Apesar da sua decadência, o homem admira-se a si mesmo. E admirando-se esquece de admirar a Deus e adorá-lo. Enquanto cresce seu extraordinário poder sobre as coisas, esquece a onipotência de Deus, faz das coisas seu deus, usa-se a si mesmo no lugar de Deus.
         
O homem “civilizado” separou-se de Deus, e apesar de suas grandes declarações, pela elaboração de suas doutrinas agnósticas constrói um mundo onde não há mais lugar para Deus.
         
A solução de Cristo, enviado à terra por seu Pai para salvar o homem, hoje, como sempre, está à nossa espera:
         
Eu sou o caminho, a verdade, a vida. . .
         
Sem mim nada podeis fazer. . .
         
Vim para que tenham a vida e atenham em abundância. . .
         
Eu sou a ressurreição e a vida. O homem que vive e crê em mim não morrerá.
         
Deixo-vos minha paz, dou-vos minha paz, e eu não vo-la dou como a o mundo. . .
        
Para construir o homem e mundo moderno, não é preciso apenas restituir ao homem sua alma, nem dar-lhe um suplemento de alma, mas também, e principalmente, fazê-lo redescobrir o Cristo.
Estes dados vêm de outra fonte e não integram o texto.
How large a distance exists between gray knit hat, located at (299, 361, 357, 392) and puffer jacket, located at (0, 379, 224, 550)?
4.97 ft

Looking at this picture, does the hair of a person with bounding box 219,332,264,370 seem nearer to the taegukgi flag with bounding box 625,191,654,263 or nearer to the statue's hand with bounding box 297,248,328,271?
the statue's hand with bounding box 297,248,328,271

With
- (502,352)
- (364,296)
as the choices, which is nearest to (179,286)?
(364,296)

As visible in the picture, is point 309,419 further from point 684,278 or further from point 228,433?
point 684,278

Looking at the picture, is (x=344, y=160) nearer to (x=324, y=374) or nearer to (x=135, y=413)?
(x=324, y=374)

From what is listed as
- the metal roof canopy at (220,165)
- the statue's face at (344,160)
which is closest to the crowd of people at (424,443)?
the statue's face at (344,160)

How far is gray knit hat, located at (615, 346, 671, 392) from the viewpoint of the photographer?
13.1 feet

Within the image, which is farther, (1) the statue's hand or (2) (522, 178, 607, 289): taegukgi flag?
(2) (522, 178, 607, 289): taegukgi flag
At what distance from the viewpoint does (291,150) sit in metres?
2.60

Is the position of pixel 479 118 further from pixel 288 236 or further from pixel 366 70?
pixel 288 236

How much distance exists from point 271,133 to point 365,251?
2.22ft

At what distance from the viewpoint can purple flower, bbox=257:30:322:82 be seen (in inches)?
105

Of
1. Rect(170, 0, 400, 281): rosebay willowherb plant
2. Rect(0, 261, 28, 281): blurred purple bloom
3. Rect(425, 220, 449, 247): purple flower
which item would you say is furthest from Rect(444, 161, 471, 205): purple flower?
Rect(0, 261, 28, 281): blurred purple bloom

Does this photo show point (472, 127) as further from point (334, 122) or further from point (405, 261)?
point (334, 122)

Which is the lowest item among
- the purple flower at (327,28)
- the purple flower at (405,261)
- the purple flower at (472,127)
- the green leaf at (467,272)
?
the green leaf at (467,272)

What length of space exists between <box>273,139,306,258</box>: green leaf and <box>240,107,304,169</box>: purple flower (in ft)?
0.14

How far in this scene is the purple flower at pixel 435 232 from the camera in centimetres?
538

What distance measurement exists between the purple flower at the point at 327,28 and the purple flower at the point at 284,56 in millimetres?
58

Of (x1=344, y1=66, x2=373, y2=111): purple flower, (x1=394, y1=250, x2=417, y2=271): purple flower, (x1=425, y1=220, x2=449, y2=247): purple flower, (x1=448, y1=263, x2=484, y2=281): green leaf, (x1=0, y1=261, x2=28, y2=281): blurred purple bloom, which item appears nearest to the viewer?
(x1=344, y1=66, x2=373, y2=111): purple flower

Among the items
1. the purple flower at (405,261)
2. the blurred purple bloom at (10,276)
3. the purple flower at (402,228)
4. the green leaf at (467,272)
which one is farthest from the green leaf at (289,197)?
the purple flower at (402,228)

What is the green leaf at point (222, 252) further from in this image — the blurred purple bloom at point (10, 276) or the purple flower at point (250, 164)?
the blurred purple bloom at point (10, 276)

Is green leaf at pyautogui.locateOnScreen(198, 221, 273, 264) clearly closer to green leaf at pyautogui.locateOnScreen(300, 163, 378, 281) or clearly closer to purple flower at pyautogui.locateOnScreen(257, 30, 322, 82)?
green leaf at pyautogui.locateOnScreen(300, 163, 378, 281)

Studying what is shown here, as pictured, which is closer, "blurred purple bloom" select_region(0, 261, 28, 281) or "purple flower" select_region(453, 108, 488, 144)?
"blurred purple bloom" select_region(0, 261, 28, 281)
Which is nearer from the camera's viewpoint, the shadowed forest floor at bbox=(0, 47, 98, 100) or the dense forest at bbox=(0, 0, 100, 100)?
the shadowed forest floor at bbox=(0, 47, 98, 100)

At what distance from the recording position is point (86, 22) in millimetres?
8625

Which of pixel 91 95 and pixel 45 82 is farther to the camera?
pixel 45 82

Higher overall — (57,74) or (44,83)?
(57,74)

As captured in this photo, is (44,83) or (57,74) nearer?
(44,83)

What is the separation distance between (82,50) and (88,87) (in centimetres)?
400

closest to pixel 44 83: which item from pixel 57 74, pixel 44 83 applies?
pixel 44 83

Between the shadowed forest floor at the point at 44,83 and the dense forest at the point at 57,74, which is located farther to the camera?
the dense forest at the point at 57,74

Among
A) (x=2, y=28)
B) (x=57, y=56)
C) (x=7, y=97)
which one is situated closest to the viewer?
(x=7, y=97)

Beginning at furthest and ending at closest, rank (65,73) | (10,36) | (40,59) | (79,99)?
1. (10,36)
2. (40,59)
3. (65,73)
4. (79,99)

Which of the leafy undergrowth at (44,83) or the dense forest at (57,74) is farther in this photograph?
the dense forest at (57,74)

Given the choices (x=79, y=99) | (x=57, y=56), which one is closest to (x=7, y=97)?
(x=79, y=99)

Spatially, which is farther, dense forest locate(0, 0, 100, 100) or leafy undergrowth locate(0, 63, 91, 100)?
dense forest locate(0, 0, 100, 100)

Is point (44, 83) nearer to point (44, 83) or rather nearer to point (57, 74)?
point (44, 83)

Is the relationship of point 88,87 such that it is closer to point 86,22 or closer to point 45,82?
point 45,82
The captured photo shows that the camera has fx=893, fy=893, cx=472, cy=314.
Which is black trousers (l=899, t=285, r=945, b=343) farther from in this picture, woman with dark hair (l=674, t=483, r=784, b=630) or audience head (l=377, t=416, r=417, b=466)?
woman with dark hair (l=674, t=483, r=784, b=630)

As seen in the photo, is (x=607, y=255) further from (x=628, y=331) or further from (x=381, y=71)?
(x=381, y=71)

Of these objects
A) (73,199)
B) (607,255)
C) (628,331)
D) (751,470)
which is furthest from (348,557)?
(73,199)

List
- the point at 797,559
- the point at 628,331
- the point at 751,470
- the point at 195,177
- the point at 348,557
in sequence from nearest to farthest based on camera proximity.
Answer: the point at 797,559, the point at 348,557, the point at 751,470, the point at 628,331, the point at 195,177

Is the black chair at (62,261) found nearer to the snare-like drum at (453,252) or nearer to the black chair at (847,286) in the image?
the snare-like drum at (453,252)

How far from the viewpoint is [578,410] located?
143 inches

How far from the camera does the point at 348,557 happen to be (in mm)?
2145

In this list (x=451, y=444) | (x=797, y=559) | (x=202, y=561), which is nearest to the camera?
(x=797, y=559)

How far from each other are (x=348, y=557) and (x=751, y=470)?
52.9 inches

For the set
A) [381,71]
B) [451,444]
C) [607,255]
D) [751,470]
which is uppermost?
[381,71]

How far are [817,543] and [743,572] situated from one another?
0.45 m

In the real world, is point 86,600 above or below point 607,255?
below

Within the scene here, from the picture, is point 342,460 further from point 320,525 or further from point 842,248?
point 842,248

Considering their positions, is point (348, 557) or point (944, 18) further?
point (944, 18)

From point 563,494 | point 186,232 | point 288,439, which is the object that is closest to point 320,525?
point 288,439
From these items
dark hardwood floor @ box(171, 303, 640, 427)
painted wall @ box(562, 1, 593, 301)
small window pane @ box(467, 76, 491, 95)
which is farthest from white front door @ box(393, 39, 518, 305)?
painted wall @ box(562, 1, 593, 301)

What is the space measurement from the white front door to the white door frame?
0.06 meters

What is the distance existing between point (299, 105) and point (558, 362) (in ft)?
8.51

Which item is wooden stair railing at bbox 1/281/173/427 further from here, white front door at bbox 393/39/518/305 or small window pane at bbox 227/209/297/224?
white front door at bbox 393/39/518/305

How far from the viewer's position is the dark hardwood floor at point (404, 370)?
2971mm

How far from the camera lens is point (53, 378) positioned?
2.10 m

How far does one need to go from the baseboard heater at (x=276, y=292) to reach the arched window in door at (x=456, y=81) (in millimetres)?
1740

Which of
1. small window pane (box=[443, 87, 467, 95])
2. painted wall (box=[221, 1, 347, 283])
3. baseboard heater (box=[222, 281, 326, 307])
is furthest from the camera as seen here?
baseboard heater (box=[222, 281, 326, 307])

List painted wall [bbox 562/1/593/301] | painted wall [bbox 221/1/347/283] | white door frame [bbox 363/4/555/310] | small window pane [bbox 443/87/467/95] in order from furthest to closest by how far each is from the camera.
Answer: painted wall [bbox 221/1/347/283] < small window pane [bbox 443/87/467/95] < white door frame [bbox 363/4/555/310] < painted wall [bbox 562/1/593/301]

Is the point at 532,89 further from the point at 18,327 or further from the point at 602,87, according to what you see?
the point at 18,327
Senão amanhã não haverá mais homem. O homem está em perigo.

         
Redigimos estas páginas (do livro: Construir o homem e o Mundo) porque consideramos real e cada dia mais urgente esse perigo que ameaça e atinge o homem. Nossa ambição é ajudar os jovens a refletir, voltando à plena posse de si mesmos para, em seguida, se fortificarem espiritualmente. Minúsculo esforço diante da imensidão do trabalho a ser realizado! Mas a imensidade de uma barragem não é constituída por inumeráveis gotas de água?

Deus, a quem confiamos este livro, saberá servir-se dele se assim o desejar, e se lhe formos dóceis.